Nano Banana 2 is gemini-3.1-flash-image, preview slug gemini-3.1-flash-image-preview. Run against the current brief config with the ledger constraints in place: 10 out of 10 clean renders. No rewriter, no intermediate transformation layer, no workarounds.

The rewriter was eliminated. Not deprecated. Removed. The brief ledger was already producing correct output for NB2’s understanding of the brief format. Adding a transformation layer on top would be indirection without upside. The Imagen constraint was real; under NB2 it was irrelevant.

Out of scope: evaluating the rest of the current Gemini image line-up. NB2 was clean; the work stopped there.

The v1 backfill

Earlier posts on the site had been generated under v1-era config, before the ledger had accumulated its current constraints. The classifier cycle closed that gap. The last post on v1 imagery ran through the full current-config pipeline: fresh Pro brief, current ledger exclusions, NB2 render.

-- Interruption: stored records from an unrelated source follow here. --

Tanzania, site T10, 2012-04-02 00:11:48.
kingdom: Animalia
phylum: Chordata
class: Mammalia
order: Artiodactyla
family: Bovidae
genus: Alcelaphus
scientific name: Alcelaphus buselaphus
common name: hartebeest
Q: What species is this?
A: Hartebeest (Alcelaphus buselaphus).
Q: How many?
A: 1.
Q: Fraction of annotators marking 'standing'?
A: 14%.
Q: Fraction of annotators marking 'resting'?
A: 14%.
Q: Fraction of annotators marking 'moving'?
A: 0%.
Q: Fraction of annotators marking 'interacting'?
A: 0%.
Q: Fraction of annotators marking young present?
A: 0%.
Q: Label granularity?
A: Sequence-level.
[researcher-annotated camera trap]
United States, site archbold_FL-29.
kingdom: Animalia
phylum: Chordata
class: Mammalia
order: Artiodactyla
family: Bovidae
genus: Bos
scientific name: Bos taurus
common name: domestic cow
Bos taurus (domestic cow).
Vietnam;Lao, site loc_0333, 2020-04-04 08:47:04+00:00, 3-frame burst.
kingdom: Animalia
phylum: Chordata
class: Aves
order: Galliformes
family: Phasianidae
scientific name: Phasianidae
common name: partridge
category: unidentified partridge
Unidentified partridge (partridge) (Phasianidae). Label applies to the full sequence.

The run came back clean. A brief generated under the current config for a post already processed under the old config produced no new failure modes. No additional rules were needed. The ledger was stable for the current corpus.

Shipping it

The harness work had accumulated on a stale writing branch, around 30 commits behind origin/main. It had started as a writing-context branch and picked up harness infrastructure alongside post drafts, which was the wrong separation. Getting to a clean PR meant extracting harness code and assets from the writing history, rebasing onto fresh origin/main, and landing as a six-commit PR.

The result: hero illustrations live on all 22 posts. The the article pipeline post-draft hook wired, so new articles coming through the the article pipeline pipeline get a harness run automatically after draft. The brief ledger’s constraints apply to every future post without any human remembering to use them.

That’s the point. The lessons from five sessions of iteration are in every future run. The harness is better not because anyone applies lessons manually. It’s better because the lessons are in the code path.

What this breaks

Two things worth naming.

First, the ledger accumulates. Each new constraint is tested against current output, but the interaction between constraints isn’t systematically tested. A new rule could suppress a correct output an existing rule was producing. The only check is running a batch and reviewing. There’s no automated regression test for image quality.

Second, the story rule and the lighting rule came from one person’s read of bad outputs at a specific time. They’re correct for captainrandom.co.uk’s visual language as it existed across these five sessions. That’s enough. It’s not a claim about universal failure modes in AI image generation.

Both are acceptable. The brief ledger’s value isn’t completeness. It’s that corrections compound: a mistake fixed once doesn’t repeat. That property survives both limitations.

The reflex worth building

The retry reflex is fast and locally satisfying. The brief-ledger reflex is slower (write down the lesson, encode it in the brief, verify it survives the next run) but it compounds. By the fifth session, the harness was generating clean candidates for posts that would have required several retries in the first session. Not because the model changed. Because the brief was better, and the better brief was built from corrections made durable rather than local.

That’s the property worth targeting in any system calling a generative model repeatedly. Not better prompts. Durable lessons.